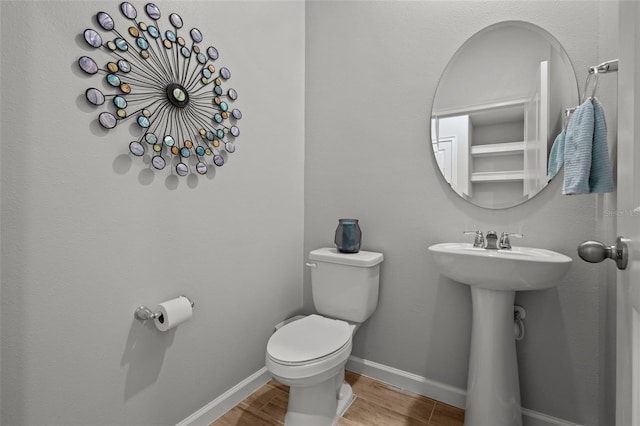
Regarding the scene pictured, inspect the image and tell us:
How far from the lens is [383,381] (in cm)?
174

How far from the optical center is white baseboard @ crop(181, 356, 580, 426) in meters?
1.35

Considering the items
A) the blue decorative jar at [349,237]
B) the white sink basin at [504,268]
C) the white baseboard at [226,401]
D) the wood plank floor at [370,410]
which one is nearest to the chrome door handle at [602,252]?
the white sink basin at [504,268]

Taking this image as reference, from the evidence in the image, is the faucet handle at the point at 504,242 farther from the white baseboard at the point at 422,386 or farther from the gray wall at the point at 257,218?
the white baseboard at the point at 422,386

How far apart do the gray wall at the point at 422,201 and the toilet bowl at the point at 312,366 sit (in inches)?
16.6

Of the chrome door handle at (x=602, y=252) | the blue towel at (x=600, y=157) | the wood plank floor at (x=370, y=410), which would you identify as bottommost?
the wood plank floor at (x=370, y=410)

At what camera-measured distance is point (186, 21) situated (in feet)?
4.14

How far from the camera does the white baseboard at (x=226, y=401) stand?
1356 mm

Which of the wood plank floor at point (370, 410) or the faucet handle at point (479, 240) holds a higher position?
the faucet handle at point (479, 240)

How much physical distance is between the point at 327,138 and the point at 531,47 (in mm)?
1112

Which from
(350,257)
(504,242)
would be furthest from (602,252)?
(350,257)

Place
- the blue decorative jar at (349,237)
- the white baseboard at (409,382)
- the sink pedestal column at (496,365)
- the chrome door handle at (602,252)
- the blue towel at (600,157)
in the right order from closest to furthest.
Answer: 1. the chrome door handle at (602,252)
2. the blue towel at (600,157)
3. the sink pedestal column at (496,365)
4. the white baseboard at (409,382)
5. the blue decorative jar at (349,237)

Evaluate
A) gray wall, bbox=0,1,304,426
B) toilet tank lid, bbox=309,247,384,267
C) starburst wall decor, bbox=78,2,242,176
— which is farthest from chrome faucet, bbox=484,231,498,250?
starburst wall decor, bbox=78,2,242,176

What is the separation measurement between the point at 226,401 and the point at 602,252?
1.61 metres

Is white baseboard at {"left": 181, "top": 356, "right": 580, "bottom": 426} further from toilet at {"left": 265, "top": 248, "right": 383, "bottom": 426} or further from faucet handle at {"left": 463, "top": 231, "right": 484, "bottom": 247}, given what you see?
faucet handle at {"left": 463, "top": 231, "right": 484, "bottom": 247}
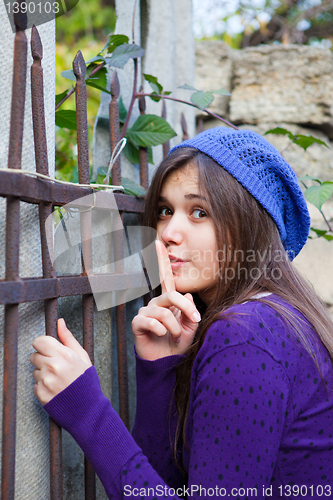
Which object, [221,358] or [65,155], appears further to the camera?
[65,155]

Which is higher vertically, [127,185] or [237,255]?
[127,185]

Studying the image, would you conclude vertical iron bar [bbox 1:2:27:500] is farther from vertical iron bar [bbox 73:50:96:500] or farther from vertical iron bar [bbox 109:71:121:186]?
vertical iron bar [bbox 109:71:121:186]

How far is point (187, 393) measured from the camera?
1249 millimetres

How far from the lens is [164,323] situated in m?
1.12

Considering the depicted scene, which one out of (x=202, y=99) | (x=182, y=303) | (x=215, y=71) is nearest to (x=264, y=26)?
(x=215, y=71)

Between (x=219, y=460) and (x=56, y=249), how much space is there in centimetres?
70

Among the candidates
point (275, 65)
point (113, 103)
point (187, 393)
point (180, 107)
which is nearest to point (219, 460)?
point (187, 393)

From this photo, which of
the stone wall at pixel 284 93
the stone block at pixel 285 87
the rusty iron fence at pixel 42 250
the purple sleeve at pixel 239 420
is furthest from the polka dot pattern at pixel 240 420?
the stone block at pixel 285 87

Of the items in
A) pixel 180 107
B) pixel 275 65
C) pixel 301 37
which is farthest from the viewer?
pixel 301 37

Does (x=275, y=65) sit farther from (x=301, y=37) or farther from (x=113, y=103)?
(x=113, y=103)

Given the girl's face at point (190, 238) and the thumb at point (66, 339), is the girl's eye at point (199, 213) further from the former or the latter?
the thumb at point (66, 339)

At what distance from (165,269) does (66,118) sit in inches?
25.0

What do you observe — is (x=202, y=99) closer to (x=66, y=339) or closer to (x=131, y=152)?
(x=131, y=152)

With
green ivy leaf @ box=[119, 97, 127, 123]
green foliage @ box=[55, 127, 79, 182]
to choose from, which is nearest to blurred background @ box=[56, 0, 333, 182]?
green foliage @ box=[55, 127, 79, 182]
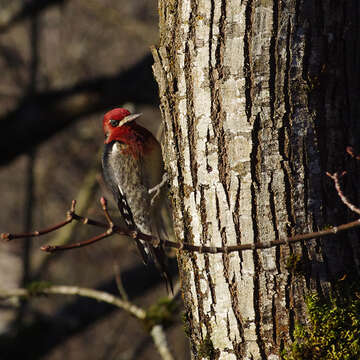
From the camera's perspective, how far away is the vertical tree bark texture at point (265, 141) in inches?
76.1

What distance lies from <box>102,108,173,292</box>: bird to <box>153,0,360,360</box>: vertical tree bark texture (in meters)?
1.33

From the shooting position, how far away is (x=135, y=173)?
3.53 meters

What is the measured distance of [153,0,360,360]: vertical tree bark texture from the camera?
193 centimetres

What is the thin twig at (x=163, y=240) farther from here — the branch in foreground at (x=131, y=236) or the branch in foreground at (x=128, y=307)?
the branch in foreground at (x=128, y=307)

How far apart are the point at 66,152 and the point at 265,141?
8017 mm

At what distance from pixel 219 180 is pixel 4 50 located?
23.3 ft

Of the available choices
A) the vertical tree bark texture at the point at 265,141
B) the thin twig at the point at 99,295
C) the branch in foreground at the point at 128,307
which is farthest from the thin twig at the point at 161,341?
the vertical tree bark texture at the point at 265,141

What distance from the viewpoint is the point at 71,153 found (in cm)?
964

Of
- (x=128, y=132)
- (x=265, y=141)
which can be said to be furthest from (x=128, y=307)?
(x=265, y=141)

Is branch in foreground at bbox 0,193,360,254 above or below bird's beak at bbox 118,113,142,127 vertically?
below

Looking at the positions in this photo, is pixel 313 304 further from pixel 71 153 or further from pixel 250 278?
pixel 71 153

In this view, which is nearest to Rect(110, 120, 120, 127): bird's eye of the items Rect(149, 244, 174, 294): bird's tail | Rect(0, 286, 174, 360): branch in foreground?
Rect(149, 244, 174, 294): bird's tail

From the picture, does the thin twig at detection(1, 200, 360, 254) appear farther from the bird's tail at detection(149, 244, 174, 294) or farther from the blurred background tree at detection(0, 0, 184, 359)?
the blurred background tree at detection(0, 0, 184, 359)

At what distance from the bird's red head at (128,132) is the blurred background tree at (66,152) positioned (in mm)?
501
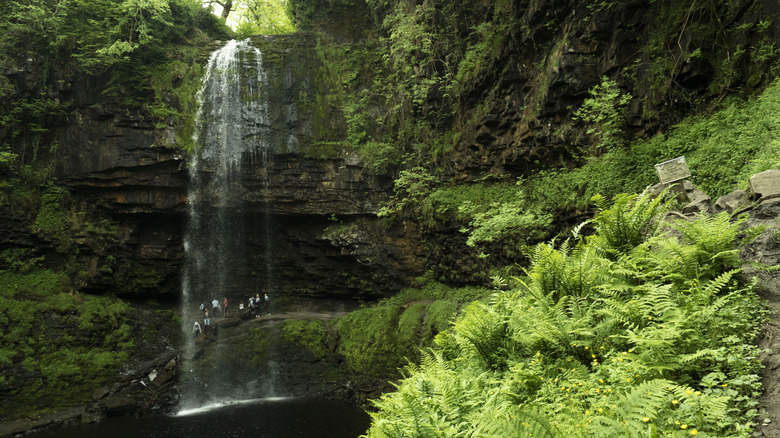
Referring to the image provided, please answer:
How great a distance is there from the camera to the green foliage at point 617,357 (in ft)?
8.93

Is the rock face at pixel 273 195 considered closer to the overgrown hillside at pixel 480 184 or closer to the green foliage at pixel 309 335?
the overgrown hillside at pixel 480 184

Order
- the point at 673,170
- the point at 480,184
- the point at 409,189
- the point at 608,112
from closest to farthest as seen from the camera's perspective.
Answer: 1. the point at 673,170
2. the point at 608,112
3. the point at 480,184
4. the point at 409,189

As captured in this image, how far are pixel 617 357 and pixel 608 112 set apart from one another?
8869mm

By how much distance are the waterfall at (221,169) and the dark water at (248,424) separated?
370 cm

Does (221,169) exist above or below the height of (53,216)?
above

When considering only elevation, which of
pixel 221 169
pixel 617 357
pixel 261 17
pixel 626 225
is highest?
pixel 261 17

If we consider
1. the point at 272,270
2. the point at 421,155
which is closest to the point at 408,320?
the point at 421,155

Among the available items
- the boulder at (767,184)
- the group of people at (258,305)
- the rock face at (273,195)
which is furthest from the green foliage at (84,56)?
the boulder at (767,184)

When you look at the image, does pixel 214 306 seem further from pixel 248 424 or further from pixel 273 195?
pixel 248 424

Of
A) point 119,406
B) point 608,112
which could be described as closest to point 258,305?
point 119,406

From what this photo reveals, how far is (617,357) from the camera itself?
3457mm

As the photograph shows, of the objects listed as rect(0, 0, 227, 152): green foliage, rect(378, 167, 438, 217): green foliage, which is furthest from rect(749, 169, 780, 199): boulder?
rect(0, 0, 227, 152): green foliage

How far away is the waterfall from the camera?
19172 millimetres

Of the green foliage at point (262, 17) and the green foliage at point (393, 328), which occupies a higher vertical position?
the green foliage at point (262, 17)
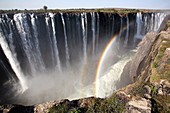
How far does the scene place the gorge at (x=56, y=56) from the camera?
17406 mm

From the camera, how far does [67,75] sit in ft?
73.4

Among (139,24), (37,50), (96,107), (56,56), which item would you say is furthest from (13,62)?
(139,24)

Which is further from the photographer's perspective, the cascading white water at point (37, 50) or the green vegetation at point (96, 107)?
the cascading white water at point (37, 50)

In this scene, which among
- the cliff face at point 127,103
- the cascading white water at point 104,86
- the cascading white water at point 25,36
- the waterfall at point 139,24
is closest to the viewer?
the cliff face at point 127,103

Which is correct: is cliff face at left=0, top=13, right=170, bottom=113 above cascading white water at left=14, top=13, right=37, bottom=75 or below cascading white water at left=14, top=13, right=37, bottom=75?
below

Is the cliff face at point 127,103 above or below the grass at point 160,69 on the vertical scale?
below

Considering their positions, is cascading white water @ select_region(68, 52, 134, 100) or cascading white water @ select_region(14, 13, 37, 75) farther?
cascading white water @ select_region(68, 52, 134, 100)

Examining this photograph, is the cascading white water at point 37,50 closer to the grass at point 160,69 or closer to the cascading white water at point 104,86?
the cascading white water at point 104,86

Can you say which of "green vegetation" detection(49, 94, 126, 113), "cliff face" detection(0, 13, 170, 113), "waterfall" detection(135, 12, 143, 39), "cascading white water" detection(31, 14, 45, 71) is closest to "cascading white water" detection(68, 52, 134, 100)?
"cascading white water" detection(31, 14, 45, 71)

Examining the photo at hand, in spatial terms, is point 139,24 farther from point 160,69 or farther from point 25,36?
point 160,69

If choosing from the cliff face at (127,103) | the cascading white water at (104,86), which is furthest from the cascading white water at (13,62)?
the cliff face at (127,103)

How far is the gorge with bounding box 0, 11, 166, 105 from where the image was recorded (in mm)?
17406

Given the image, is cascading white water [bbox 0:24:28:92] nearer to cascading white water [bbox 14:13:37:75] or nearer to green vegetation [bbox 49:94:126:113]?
cascading white water [bbox 14:13:37:75]

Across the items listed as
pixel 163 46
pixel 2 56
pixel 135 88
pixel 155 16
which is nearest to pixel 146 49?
Result: pixel 163 46
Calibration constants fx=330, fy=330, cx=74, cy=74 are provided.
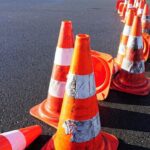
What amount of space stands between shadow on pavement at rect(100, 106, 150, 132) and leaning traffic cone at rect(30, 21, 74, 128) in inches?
24.6

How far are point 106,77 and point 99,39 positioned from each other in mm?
A: 3769

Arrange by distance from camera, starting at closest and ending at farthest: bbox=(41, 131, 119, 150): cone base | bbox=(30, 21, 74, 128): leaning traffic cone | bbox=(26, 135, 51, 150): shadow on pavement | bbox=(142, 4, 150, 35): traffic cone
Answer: bbox=(41, 131, 119, 150): cone base
bbox=(26, 135, 51, 150): shadow on pavement
bbox=(30, 21, 74, 128): leaning traffic cone
bbox=(142, 4, 150, 35): traffic cone

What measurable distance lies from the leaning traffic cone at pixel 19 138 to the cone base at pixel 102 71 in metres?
1.22

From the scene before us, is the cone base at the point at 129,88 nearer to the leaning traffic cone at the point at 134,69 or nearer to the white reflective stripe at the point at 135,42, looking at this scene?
the leaning traffic cone at the point at 134,69

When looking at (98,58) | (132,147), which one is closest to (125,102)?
(98,58)

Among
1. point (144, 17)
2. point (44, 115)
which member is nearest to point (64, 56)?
point (44, 115)

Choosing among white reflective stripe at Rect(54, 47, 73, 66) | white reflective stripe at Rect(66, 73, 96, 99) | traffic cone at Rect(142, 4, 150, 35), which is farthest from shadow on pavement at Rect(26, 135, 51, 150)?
traffic cone at Rect(142, 4, 150, 35)

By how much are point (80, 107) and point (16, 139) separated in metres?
0.73

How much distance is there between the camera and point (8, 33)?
8.84 meters

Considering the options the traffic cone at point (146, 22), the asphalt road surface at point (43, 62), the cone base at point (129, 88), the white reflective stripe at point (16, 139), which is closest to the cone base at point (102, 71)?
the asphalt road surface at point (43, 62)

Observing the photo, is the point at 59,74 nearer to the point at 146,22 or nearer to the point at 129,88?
the point at 129,88

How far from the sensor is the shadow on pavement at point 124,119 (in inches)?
158

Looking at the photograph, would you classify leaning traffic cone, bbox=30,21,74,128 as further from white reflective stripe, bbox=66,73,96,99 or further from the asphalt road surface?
white reflective stripe, bbox=66,73,96,99

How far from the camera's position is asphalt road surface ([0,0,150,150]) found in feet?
13.2
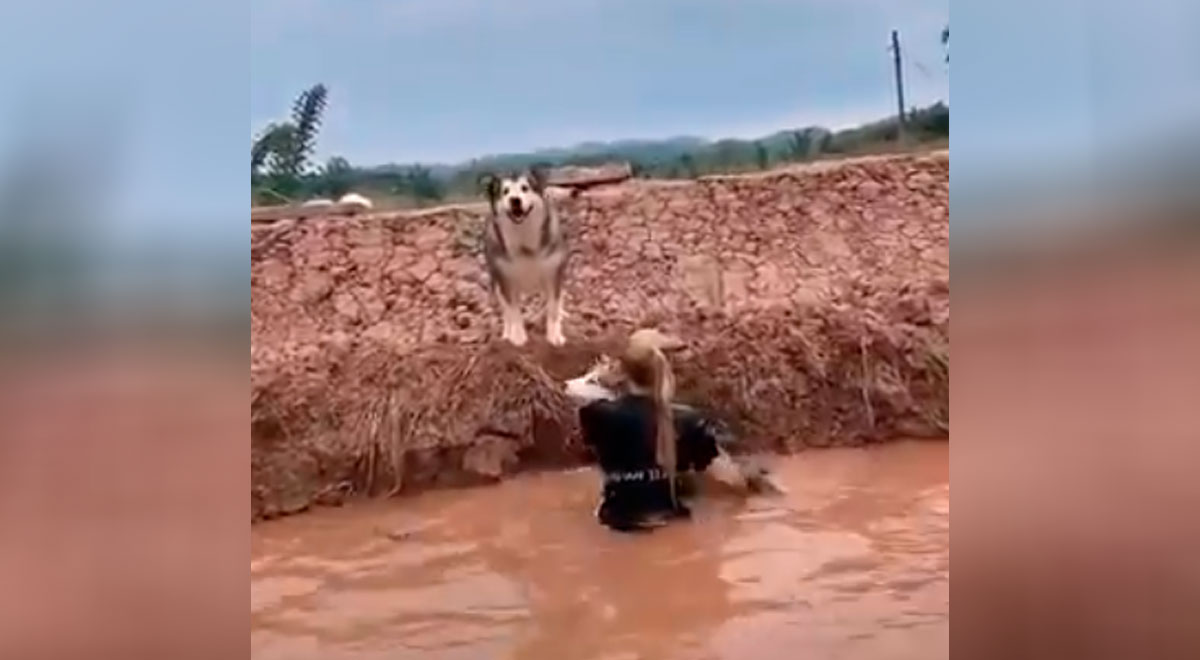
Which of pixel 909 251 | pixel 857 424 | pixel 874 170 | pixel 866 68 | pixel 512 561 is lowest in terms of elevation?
pixel 512 561

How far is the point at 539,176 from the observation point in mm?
2797

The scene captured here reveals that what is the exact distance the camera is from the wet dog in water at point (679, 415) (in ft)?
9.14

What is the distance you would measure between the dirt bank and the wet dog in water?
0.04 m

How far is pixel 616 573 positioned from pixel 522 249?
759 mm

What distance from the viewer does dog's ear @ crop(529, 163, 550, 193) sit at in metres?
2.79
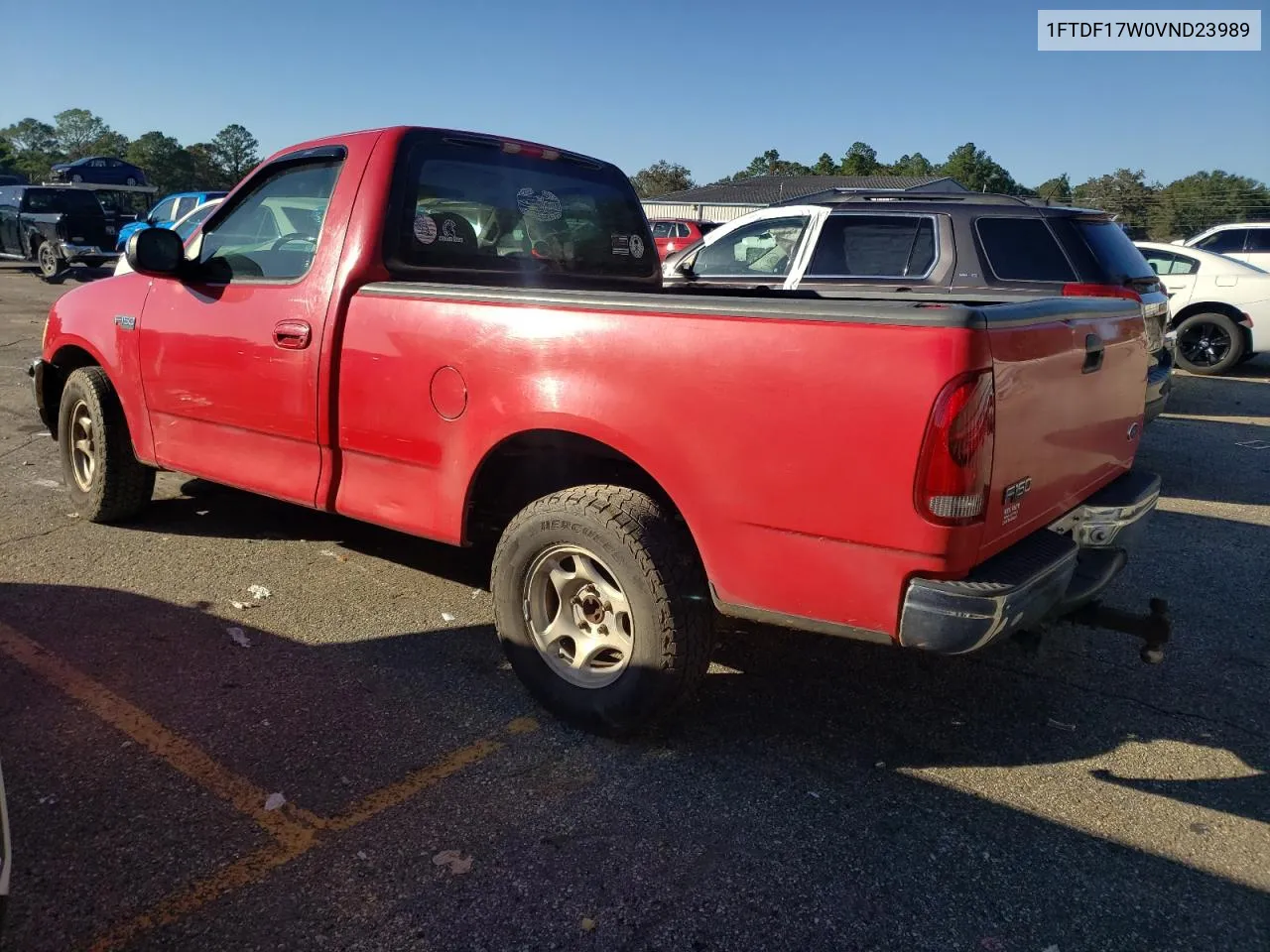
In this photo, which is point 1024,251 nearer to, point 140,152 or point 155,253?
point 155,253

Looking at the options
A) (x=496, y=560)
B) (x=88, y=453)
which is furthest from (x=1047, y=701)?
(x=88, y=453)

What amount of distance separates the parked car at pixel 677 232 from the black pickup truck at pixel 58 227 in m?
11.9

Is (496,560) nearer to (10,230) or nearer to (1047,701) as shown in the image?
(1047,701)

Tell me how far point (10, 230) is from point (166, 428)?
74.4 feet

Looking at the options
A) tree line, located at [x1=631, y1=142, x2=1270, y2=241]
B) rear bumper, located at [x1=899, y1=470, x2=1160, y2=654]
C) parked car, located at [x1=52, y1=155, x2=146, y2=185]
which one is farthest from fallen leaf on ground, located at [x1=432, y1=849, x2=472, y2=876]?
tree line, located at [x1=631, y1=142, x2=1270, y2=241]

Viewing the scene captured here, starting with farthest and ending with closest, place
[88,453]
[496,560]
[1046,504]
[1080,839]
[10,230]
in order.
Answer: [10,230] → [88,453] → [496,560] → [1046,504] → [1080,839]

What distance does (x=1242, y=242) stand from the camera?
16.5 metres

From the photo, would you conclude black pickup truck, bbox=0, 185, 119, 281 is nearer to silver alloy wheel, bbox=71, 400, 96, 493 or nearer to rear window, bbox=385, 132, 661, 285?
A: silver alloy wheel, bbox=71, 400, 96, 493

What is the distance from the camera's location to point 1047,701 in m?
3.64

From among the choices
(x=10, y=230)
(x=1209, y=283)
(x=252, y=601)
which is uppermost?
(x=10, y=230)

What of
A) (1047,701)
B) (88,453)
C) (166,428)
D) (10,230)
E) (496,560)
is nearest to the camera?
(496,560)

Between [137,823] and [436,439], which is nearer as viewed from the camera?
[137,823]

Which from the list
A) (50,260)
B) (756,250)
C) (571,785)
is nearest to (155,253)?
(571,785)

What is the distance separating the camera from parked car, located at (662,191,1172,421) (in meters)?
6.84
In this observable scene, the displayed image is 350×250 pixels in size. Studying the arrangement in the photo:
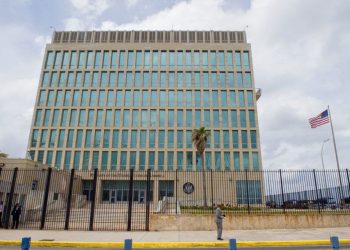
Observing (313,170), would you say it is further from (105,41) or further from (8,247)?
(105,41)

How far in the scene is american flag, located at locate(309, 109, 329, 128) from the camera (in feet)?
86.2

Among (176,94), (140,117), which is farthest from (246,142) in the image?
(140,117)

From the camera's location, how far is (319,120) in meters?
26.7

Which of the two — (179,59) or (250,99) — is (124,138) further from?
(250,99)

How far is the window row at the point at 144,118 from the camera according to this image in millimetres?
53188

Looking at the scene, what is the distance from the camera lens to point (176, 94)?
181 feet

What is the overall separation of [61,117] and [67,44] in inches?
645

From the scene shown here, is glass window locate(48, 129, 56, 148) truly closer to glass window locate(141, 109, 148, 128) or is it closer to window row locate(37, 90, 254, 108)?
window row locate(37, 90, 254, 108)

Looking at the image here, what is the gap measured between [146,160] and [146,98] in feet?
40.6

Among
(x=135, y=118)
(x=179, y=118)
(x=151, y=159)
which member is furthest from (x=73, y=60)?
(x=151, y=159)

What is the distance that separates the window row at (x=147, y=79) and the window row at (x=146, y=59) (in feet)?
5.26

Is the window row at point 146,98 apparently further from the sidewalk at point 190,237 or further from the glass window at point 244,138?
the sidewalk at point 190,237

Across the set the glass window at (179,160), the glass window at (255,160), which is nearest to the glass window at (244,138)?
the glass window at (255,160)

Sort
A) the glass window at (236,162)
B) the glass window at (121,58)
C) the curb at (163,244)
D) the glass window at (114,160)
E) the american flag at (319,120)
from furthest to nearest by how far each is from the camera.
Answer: the glass window at (121,58) → the glass window at (114,160) → the glass window at (236,162) → the american flag at (319,120) → the curb at (163,244)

Task brief =
Please return every line of the records above that contains the word "parked", and note that case counts.

Task answer =
What amount of distance separates the parked car at pixel 677 232 from the black pickup truck at pixel 58 227 in m?
C) parked car, located at [x1=52, y1=155, x2=146, y2=185]
What is the distance separating the camera from parked car, located at (662,191,1172,421) (in meters)?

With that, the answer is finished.